Let $f:\mathbb{R} \to\mathbb{R} \ be \ bounded,$
$\phi: \mathbb{R}^2 \to\mathbb{R}^2 $ be defined as $\phi(x,y)=(x,y+f(x))$
Prove that if for every bounded box $B\subset \mathbb{R}^2, \phi(B)$ is admissible (that means, $\mathbb{1}_{\phi(B)}$ is Riemann-integrable), f is continuous almost everywhere.
My work:
I tried to assume f is not continuous almost everywhere. That means that there is a segment in $\mathbb{R}$ $[x1,x2]$ where f is not riemann-integrable. so we look at that segment and take the box defined by $(x1,y1),(x2,y2),(x2,y1),(x1,y2)$. We activate $\phi$ on that box.
Now here is the part I'm not sure of..
Because $f$ is bounded (and that f is not riemann integrable in this segment) we can take a $y_c$ so that $y_c$ is between $y1+f(x)$ and $y2+f(x)$ in a dense set of the segment $[x1,x2]$ and is not between those values in a different dense set in that segment.
Now we see that the Upper darboux sum in that segment of $\mathbb{1}_{\phi(B)}(x,y_c)=1*(x2-x1)$ and the Lower darboux sum is 0.
That would mean we found a box B where $\phi(B)$ is not admissible.
And that proves it.
This is what I answered in my test and I lost 30 out of 40 points on it, so I would appreciate it a lot if you tell me where I was wrong and why.
Thanks a lot.
This is how I would tackle this, maybe you can draw some conclusions from that.
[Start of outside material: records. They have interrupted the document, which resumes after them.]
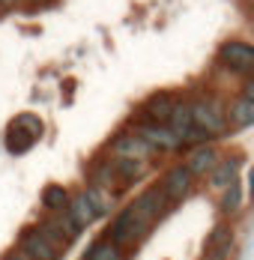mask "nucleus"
Here are the masks:
<instances>
[{
	"instance_id": "obj_1",
	"label": "nucleus",
	"mask_w": 254,
	"mask_h": 260,
	"mask_svg": "<svg viewBox=\"0 0 254 260\" xmlns=\"http://www.w3.org/2000/svg\"><path fill=\"white\" fill-rule=\"evenodd\" d=\"M192 105V120H195V126L203 129L209 138H218V135H225L228 132V111H225V105L218 102V99H195Z\"/></svg>"
},
{
	"instance_id": "obj_2",
	"label": "nucleus",
	"mask_w": 254,
	"mask_h": 260,
	"mask_svg": "<svg viewBox=\"0 0 254 260\" xmlns=\"http://www.w3.org/2000/svg\"><path fill=\"white\" fill-rule=\"evenodd\" d=\"M218 63H225L230 72H239V75L251 78L254 75V45L251 42H242V39H230L218 51Z\"/></svg>"
},
{
	"instance_id": "obj_3",
	"label": "nucleus",
	"mask_w": 254,
	"mask_h": 260,
	"mask_svg": "<svg viewBox=\"0 0 254 260\" xmlns=\"http://www.w3.org/2000/svg\"><path fill=\"white\" fill-rule=\"evenodd\" d=\"M36 228H39V234L45 236V239H48L57 251L69 248V245H72V239L81 234L75 224L69 221V215H66V212H57V215H51V218H42Z\"/></svg>"
},
{
	"instance_id": "obj_4",
	"label": "nucleus",
	"mask_w": 254,
	"mask_h": 260,
	"mask_svg": "<svg viewBox=\"0 0 254 260\" xmlns=\"http://www.w3.org/2000/svg\"><path fill=\"white\" fill-rule=\"evenodd\" d=\"M111 156L114 158H135V161H150L155 156L150 144L138 135V132H123L111 141Z\"/></svg>"
},
{
	"instance_id": "obj_5",
	"label": "nucleus",
	"mask_w": 254,
	"mask_h": 260,
	"mask_svg": "<svg viewBox=\"0 0 254 260\" xmlns=\"http://www.w3.org/2000/svg\"><path fill=\"white\" fill-rule=\"evenodd\" d=\"M135 132L150 144L155 153H177V150H182V141L165 123H138Z\"/></svg>"
},
{
	"instance_id": "obj_6",
	"label": "nucleus",
	"mask_w": 254,
	"mask_h": 260,
	"mask_svg": "<svg viewBox=\"0 0 254 260\" xmlns=\"http://www.w3.org/2000/svg\"><path fill=\"white\" fill-rule=\"evenodd\" d=\"M165 204H168V198H165V191L162 188H147L135 204H132V209H135V218H138V224L144 228V231H150L152 221L162 215V209H165Z\"/></svg>"
},
{
	"instance_id": "obj_7",
	"label": "nucleus",
	"mask_w": 254,
	"mask_h": 260,
	"mask_svg": "<svg viewBox=\"0 0 254 260\" xmlns=\"http://www.w3.org/2000/svg\"><path fill=\"white\" fill-rule=\"evenodd\" d=\"M141 234H147L141 224H138V218H135V209L126 207L117 212V218L111 221V228H108V239L114 242V245H129V242H135Z\"/></svg>"
},
{
	"instance_id": "obj_8",
	"label": "nucleus",
	"mask_w": 254,
	"mask_h": 260,
	"mask_svg": "<svg viewBox=\"0 0 254 260\" xmlns=\"http://www.w3.org/2000/svg\"><path fill=\"white\" fill-rule=\"evenodd\" d=\"M18 248H21L30 260H60L57 257L60 251L39 234V228H27L24 234H21V239H18Z\"/></svg>"
},
{
	"instance_id": "obj_9",
	"label": "nucleus",
	"mask_w": 254,
	"mask_h": 260,
	"mask_svg": "<svg viewBox=\"0 0 254 260\" xmlns=\"http://www.w3.org/2000/svg\"><path fill=\"white\" fill-rule=\"evenodd\" d=\"M162 191H165V198H168V204H174V201H182L185 194H188V188H192V171L185 168V165H177V168H171L168 174H165V180L158 185Z\"/></svg>"
},
{
	"instance_id": "obj_10",
	"label": "nucleus",
	"mask_w": 254,
	"mask_h": 260,
	"mask_svg": "<svg viewBox=\"0 0 254 260\" xmlns=\"http://www.w3.org/2000/svg\"><path fill=\"white\" fill-rule=\"evenodd\" d=\"M66 215H69V221L75 224L78 231H87L93 221H96V209L90 204V198H87V191H78L69 198V204H66Z\"/></svg>"
},
{
	"instance_id": "obj_11",
	"label": "nucleus",
	"mask_w": 254,
	"mask_h": 260,
	"mask_svg": "<svg viewBox=\"0 0 254 260\" xmlns=\"http://www.w3.org/2000/svg\"><path fill=\"white\" fill-rule=\"evenodd\" d=\"M174 108H177V99H174L171 93H155V96H150L147 105H144V123H165V126H168Z\"/></svg>"
},
{
	"instance_id": "obj_12",
	"label": "nucleus",
	"mask_w": 254,
	"mask_h": 260,
	"mask_svg": "<svg viewBox=\"0 0 254 260\" xmlns=\"http://www.w3.org/2000/svg\"><path fill=\"white\" fill-rule=\"evenodd\" d=\"M215 165H218V153L212 144H198L185 158V168L192 171V177H206Z\"/></svg>"
},
{
	"instance_id": "obj_13",
	"label": "nucleus",
	"mask_w": 254,
	"mask_h": 260,
	"mask_svg": "<svg viewBox=\"0 0 254 260\" xmlns=\"http://www.w3.org/2000/svg\"><path fill=\"white\" fill-rule=\"evenodd\" d=\"M236 165L239 161H218L209 174H206V185L212 188V191H228L230 185L236 182Z\"/></svg>"
},
{
	"instance_id": "obj_14",
	"label": "nucleus",
	"mask_w": 254,
	"mask_h": 260,
	"mask_svg": "<svg viewBox=\"0 0 254 260\" xmlns=\"http://www.w3.org/2000/svg\"><path fill=\"white\" fill-rule=\"evenodd\" d=\"M90 185H102V188H117V185H123L120 177H117V168H114V161H96L93 168H90Z\"/></svg>"
},
{
	"instance_id": "obj_15",
	"label": "nucleus",
	"mask_w": 254,
	"mask_h": 260,
	"mask_svg": "<svg viewBox=\"0 0 254 260\" xmlns=\"http://www.w3.org/2000/svg\"><path fill=\"white\" fill-rule=\"evenodd\" d=\"M87 198L96 209V215H111L117 207V194L111 188H102V185H87Z\"/></svg>"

Let $S$ be the set of discontinuities of $f$ and assume $\mu(S)>0$. For $\epsilon>0$ let $S_\epsilon$ be the set of points $x$ such that there are sequences $\xi_i\to x$ and $\eta_i\to x$ such that $\lim f(\xi_i)$ and $\lim f(\eta_i)$ exist and differ by more than $\epsilon$. Then $S=\bigcup_{n\in\Bbb N} S_{1/n}$ (this uses that $f$ is bounded). Hence at least one $S_{1/n}$ has positive measure. Also, for suitable $x_1<x_2$, the set $S_{1/n}\cap (x_1,x_2)$ has positive measure $c$. Let $B=(x_1,x_2)\times(0,\frac1{3n})$. If we partition a box containing $\phi(B)$ with a rectangular $u$ by $v$ grid (with $v<\frac1{3n}$), then in each of the at least $c/u$ column interiorly affected by $S_{1/n}\cap (x_1,x_2)$, we find at least $\frac2{3nv}$ grid rectangles that contain both points $\in \phi(B)$ and point $\notin \phi(B)$. Hence the Riemann upper and lower sum for $1_{\phi(B)}$ for this particular partition differ by at least $\frac{2c}{3n}$. As this does not depend on $u,v$, we conclude that $1_{\phi(B)}$ is not Riemann integrable.